Will you look at this beautiful thing?
Harvey Frommer's Remembering Fenway Park (Stewart, Tabori & Chang, $45) is more than a picture book about one of America's last two remaining great old ballparks.
It is that, of course, and this will look swell on all of the best coffee tables in America.
But Professor Frommer (Dartmouth, dude) is a historian and the history he has compiled is just as stunning as the pictures he has assembled.
Though Frommer has written serial narrative histories, what he has done in this book — and in its companion volume, Remembering Yankee Stadium, which turned out of be a eulogy for the House that Ruth Built — is to assemble the story of the ballpark in its own words.
And by 'its own words,' of course, we mean in the words of those who love the place.
Frommer has put together and affectionate yet-not-sentimental account of this ballpark, which opened to the public the week the Titanic sank. (Just last week, the Fenway tenants, the Boston Red Sox, announced plans for its 100th anniversary celebration next season.

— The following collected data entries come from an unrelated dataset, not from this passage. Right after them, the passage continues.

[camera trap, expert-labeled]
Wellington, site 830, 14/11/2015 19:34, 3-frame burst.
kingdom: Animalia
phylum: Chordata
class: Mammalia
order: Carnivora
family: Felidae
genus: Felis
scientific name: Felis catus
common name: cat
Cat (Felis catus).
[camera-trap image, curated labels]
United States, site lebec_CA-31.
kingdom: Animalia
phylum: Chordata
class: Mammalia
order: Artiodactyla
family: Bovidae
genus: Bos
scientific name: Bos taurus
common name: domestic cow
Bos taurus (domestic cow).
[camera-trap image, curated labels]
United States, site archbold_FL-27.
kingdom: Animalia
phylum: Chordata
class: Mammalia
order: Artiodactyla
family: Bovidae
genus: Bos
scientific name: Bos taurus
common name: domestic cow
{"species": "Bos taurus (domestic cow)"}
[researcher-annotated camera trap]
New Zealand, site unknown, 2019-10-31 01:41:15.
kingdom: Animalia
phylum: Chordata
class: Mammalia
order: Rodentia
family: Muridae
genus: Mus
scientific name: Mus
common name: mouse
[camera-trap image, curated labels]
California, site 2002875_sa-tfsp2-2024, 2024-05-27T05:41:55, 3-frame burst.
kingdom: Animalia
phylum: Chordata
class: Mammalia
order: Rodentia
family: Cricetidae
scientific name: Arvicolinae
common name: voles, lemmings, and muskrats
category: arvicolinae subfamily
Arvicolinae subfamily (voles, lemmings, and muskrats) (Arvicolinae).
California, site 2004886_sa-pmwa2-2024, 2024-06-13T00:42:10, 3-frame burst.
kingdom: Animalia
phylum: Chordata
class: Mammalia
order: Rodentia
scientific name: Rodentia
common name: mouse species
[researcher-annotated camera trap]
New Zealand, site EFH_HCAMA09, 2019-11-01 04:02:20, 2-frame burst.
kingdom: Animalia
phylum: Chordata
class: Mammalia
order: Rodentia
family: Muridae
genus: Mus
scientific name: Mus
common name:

In an era of instant disposability, a place like Fenway Park (and there aren't too many places like Fenway Park), should be treasured. After years of building ballparks that looked like spaceships from bad science fiction films, Major League Baseball began embracing its past a couple of decades ago, and began building stadiums that emulated the classic era. Baltimore and Cleveland both did good jobs copying that style.